Document extract Block Start
It will be about four to six weeks till we find out how we did on the written exam for EMT-Basic, which was held last week in Lewis. You'll be happy to know that there were two other people from Westport who took the exam. One of them, like me, had taken the class for the first time, while the other is an experienced EMS provider who was recertifying. Both are also firefighters. Other communities represented in the class included E'town, Essex, Keene Valley, Keeseville, Crown Point, Ti, Schroon Lake, and Newcombe. Many of those students are in their respective fire departments, too.
It felt strange to leave, knowing that class was over. It will certainly be nice to have my evenings freed up after five months. No question, we were all getting a little stressed out keeping up the schedule of three hour classes twice a week. But there's definitely also a bit of a letdown, too.
When class started way back in June, I remember walking in and sitting down in a room full of strangers. We sat there and listened to the lectures and looked at the slides, each of us in our own little bubble.
Then, after a few weeks, we started doing scenarios and practicals-exercises in which we formed up into small teams and began training together. At first, we were hesitant and awkward. No one wanted to go first. Going first invariably meant screwing up in front of everyone else and feeling stupid.
Gradually, we all realized how much we were learning every time we screwed up, and that it wasn't about the feeling stupid part at all. It was about the learning part. In the end, we didn't worry so much about going first. We were focused more on each other and the "patient," and less on ourselves. Under the guidance and leadership of our teacher, Patty Bashaw, we had become a team. When I first sat down in that roomful of strangers, I would never have guessed how much I would end up missing my friends in EMS class.
Document extract Block End
• _The problem_
Transcribe the passage about the EMT-Basic class word for word, starting with the part that opens with "Gradually, we all" and ending with the part that closes with "in EMS class.".
Given information Block Start
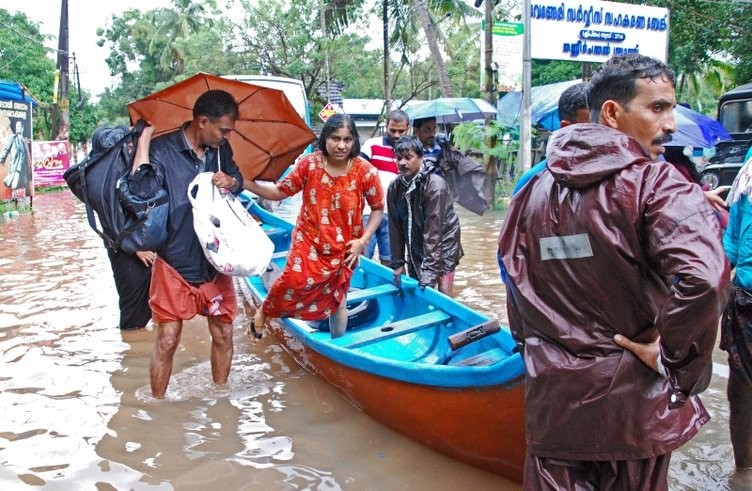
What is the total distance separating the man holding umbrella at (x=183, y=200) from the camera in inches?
136

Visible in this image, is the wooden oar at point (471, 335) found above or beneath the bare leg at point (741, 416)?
above

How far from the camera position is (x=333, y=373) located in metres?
3.79

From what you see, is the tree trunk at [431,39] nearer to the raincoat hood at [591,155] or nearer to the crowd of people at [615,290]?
the crowd of people at [615,290]

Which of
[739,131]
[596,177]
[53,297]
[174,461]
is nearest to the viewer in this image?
[596,177]

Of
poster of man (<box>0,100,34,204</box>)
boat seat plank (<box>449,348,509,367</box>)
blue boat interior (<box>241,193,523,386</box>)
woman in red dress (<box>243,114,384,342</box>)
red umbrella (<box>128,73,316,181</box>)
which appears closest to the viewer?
blue boat interior (<box>241,193,523,386</box>)

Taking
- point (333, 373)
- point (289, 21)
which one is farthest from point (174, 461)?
point (289, 21)

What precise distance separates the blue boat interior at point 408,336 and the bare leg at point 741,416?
0.95 m

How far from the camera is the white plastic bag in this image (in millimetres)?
3357

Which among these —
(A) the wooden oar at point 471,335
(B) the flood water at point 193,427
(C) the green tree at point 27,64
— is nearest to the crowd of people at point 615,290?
(A) the wooden oar at point 471,335

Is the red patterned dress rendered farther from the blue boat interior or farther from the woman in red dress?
the blue boat interior

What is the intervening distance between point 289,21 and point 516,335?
1924 centimetres

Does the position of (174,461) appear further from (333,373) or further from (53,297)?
(53,297)

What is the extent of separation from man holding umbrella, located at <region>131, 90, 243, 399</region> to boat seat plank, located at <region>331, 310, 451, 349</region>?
31.4 inches

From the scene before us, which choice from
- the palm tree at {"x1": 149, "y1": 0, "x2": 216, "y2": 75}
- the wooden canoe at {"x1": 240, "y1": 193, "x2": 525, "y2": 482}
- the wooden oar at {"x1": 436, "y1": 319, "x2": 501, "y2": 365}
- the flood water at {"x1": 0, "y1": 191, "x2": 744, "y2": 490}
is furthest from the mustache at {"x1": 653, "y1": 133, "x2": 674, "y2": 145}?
the palm tree at {"x1": 149, "y1": 0, "x2": 216, "y2": 75}
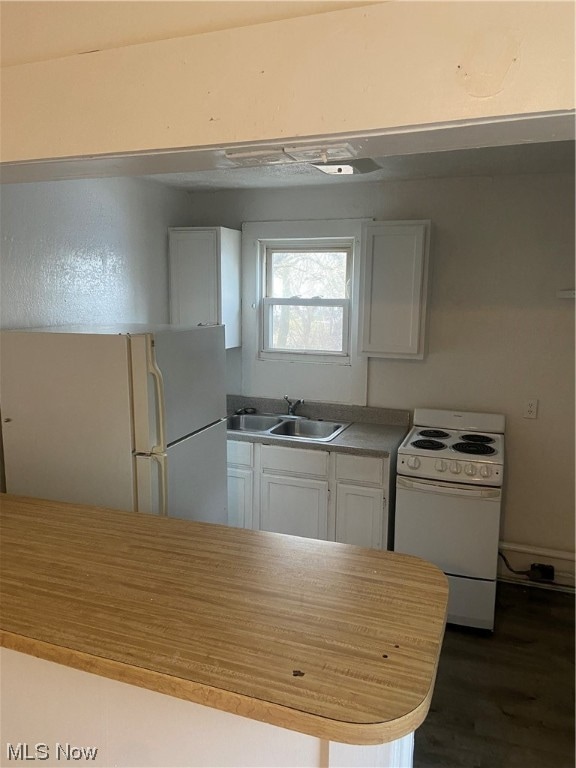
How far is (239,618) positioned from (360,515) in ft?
6.53

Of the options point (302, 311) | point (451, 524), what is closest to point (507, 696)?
point (451, 524)

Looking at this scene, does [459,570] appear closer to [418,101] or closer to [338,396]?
[338,396]

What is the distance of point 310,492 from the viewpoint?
3.15 m

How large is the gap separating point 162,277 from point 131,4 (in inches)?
94.5

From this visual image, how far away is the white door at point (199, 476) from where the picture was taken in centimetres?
226

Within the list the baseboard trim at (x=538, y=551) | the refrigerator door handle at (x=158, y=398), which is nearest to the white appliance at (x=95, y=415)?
the refrigerator door handle at (x=158, y=398)

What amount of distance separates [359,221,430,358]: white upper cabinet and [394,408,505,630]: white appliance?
0.66m

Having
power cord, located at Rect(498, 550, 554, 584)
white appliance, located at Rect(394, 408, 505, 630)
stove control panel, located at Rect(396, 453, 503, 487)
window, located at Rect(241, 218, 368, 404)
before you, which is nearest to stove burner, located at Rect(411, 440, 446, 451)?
white appliance, located at Rect(394, 408, 505, 630)

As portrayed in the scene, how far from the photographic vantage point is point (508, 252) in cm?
316

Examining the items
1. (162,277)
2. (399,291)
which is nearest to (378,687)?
(399,291)

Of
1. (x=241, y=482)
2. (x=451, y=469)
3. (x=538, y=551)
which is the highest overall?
(x=451, y=469)

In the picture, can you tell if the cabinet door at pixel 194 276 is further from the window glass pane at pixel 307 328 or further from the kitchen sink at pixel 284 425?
the kitchen sink at pixel 284 425

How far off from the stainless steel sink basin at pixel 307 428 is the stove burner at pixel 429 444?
56 centimetres

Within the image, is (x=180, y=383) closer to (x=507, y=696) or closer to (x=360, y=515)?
(x=360, y=515)
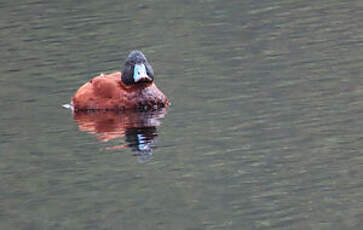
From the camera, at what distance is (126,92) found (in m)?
16.9

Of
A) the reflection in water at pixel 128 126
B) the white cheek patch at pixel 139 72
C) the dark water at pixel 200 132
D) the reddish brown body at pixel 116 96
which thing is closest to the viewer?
the dark water at pixel 200 132

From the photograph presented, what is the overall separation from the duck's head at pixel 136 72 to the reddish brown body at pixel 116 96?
0.08m

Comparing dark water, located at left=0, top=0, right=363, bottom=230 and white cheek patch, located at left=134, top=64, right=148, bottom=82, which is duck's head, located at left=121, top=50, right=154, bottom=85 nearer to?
white cheek patch, located at left=134, top=64, right=148, bottom=82

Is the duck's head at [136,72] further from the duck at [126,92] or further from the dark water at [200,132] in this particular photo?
the dark water at [200,132]

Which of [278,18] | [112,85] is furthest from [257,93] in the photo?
[278,18]

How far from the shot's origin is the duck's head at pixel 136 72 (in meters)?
16.9

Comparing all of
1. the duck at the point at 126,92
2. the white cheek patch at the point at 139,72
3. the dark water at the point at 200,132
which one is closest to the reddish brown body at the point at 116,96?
the duck at the point at 126,92

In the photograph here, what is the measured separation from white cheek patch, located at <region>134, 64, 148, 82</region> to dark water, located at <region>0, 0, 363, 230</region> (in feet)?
2.08

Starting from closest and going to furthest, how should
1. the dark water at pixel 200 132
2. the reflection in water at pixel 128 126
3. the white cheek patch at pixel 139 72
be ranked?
the dark water at pixel 200 132, the reflection in water at pixel 128 126, the white cheek patch at pixel 139 72

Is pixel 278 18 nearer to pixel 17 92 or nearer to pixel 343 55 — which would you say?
pixel 343 55

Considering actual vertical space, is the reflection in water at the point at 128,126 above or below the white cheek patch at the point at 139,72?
below

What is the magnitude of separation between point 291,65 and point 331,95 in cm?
301

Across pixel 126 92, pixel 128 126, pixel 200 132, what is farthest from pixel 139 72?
pixel 200 132

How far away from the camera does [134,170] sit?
12531 mm
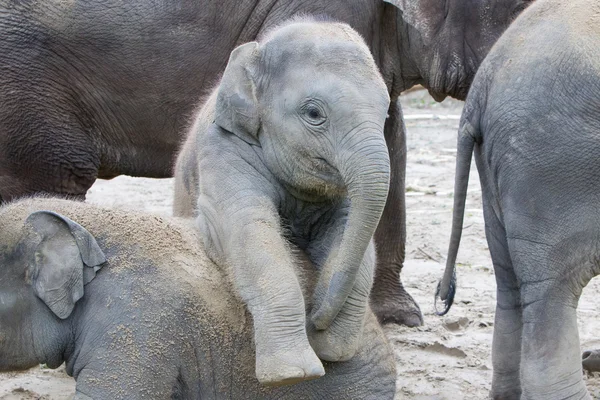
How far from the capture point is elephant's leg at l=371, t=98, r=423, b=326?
19.0ft

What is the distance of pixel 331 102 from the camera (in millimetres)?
3514

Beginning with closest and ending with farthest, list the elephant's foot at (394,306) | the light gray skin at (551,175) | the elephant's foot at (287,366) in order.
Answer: the elephant's foot at (287,366) < the light gray skin at (551,175) < the elephant's foot at (394,306)

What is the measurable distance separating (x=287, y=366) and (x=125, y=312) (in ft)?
1.81

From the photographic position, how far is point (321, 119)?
11.6 ft

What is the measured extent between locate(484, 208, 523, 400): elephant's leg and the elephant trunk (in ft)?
3.39

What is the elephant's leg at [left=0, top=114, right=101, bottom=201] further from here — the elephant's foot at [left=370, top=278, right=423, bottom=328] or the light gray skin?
the light gray skin

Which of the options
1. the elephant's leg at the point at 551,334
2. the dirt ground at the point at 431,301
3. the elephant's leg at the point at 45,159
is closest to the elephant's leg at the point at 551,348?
the elephant's leg at the point at 551,334

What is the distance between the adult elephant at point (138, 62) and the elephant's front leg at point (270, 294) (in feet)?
6.16

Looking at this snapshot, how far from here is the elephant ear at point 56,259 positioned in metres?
3.57

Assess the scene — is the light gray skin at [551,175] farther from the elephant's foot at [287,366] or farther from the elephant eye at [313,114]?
the elephant's foot at [287,366]

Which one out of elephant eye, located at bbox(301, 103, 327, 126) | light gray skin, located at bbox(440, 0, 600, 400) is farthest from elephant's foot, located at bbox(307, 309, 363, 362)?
light gray skin, located at bbox(440, 0, 600, 400)

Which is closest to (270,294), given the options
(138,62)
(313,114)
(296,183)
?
(296,183)

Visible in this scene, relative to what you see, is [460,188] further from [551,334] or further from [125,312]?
[125,312]

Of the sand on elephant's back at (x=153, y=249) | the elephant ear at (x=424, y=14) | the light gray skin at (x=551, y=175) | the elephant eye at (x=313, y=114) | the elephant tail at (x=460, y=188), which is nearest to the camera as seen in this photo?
Given information Block End
• _Written response_
Gradually, we all realized how much we were learning every time we screwed up, and that it wasn't about the feeling stupid part at all. It was about the learning part. In the end, we didn't worry so much about going first. We were focused more on each other and the "patient," and less on ourselves. Under the guidance and leadership of our teacher, Patty Bashaw, we had become a team. When I first sat down in that roomful of strangers, I would never have guessed how much I would end up missing my friends in EMS class.